» Auszug:
Papst Franziskus hat im EU-Parlament in Strassburg zu einer Rückbesinnung auf die ursprünglichen Werte Europas aufgerufen und vor einer Bedrohung des Friedens durch eine «Kultur des Konflikts» gewarnt. Europa müsse den Menschen in den Mittelpunkt des Handelns stellen.

Südostschweiz
25.11.14 - 17:59 Uhr

Strassburg. – Zugleich forderte der Papst die EU-Staaten zu einer gemeinsamen und solidarischen Flüchtlingspolitik auf. Es sei nicht hinzunehmen, «dass das Mittelmeer zu einem grossen Friedhof wird.»

Bisher fehle jedoch eine gegenseitige Hilfe innerhalb der EU, um den Flüchtlingsansturm zu bewältigen. «Auf den Kähnen, die täglich an den europäischen Küsten landen, sind Männer und Frauen, die Aufnahme und Hilfe brauchen», betonte Franziskus am Dienstag vor dem Ratsplenum.

Er verband mit diesem Appell eine Rückbesinnung auf die Würde des Menschen. Die EU müsse sich für die Achtung der Menschenrechte einsetzen und solidarisch mit den Schwachen in der Gesellschaft sein, mahnte das Oberhaupt der katholischen Kirche

Die politische Debatte werde heute von technischen und wirtschaftliche Fragen beherrscht, kritisierte der 77-Jährige. Dadurch sei der Mensch in Gefahr, zu einem «blossen Räderwerk in einem Mechanismus herabgewürdigt zu werden».

Mensch kein Konsumgut

Er werde wie ein Konsumgut behandelt, das «ohne viel Bedenken» ausgesondert werde, wenn es diesem Mechanismus nicht mehr zweckdienlich sei. Betroffen seien etwa Kranke im Endstadium, alte Menschen oder Kinder, die vor der Geburt getötet würden, betonte Franziskus. Diese Tendenz sei das Ergebnis der «Wegwerf-Kultur und des hemmungslosen Konsumismus».

Es sei an der Zeit, ein Europa aufzubauen, das sich nicht nur um die Wirtschaft drehe, forderte der Papst. Europa müsse wieder die «Heiligkeit der menschlichen Person» in den Mittelpunkt stellen, wenn es nicht seine «Seele verlieren» wolle.

Schaffung von Arbeitsplätzen

Mit Blick auf die hohe Arbeitslosigkeit in der EU rief der Papst zur Schaffung neuer Arbeitsplätze auf. Notwendig seien «neue Methoden», welche die Flexibilität des Marktes mit der Sicherheit der Arbeitsplätze verbänden. Die Abgeordneten spendeten dem Papst zum Abschluss seiner Rede minutenlang Applaus.

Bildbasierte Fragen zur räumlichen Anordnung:
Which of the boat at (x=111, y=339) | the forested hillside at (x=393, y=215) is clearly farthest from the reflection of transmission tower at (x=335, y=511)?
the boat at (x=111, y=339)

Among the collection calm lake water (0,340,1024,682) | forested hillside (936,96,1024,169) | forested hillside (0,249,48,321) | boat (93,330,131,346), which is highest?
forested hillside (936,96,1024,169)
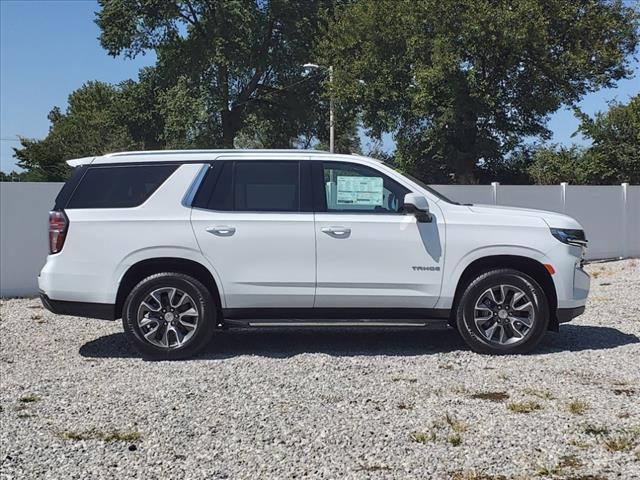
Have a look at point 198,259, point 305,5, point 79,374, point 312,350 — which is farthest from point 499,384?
point 305,5

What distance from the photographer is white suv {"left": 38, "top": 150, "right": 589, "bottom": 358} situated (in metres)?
6.62

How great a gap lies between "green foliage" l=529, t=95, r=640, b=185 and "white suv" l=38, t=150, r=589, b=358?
21.6 metres

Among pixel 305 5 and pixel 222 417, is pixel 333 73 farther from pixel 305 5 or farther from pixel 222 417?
pixel 222 417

» Übungsaufgaben:
(1) Wie alt war Papst Franziskus laut dem Artikel über seine Rede im EU-Parlament?
(2) Gib aus dem Artikel über die Papstrede den Abschnitt wortgetreu wieder, beginnend bei „Südostschweiz“ und endend bei „vor dem Ratsplenum.“.
Die Datensätze spielen hierbei keine Rolle.

» Lösungen:
(1) 77 Jahre

(2)
Südostschweiz
25.11.14 - 17:59 Uhr

Strassburg. – Zugleich forderte der Papst die EU-Staaten zu einer gemeinsamen und solidarischen Flüchtlingspolitik auf. Es sei nicht hinzunehmen, «dass das Mittelmeer zu einem grossen Friedhof wird.»

Bisher fehle jedoch eine gegenseitige Hilfe innerhalb der EU, um den Flüchtlingsansturm zu bewältigen. «Auf den Kähnen, die täglich an den europäischen Küsten landen, sind Männer und Frauen, die Aufnahme und Hilfe brauchen», betonte Franziskus am Dienstag vor dem Ratsplenum.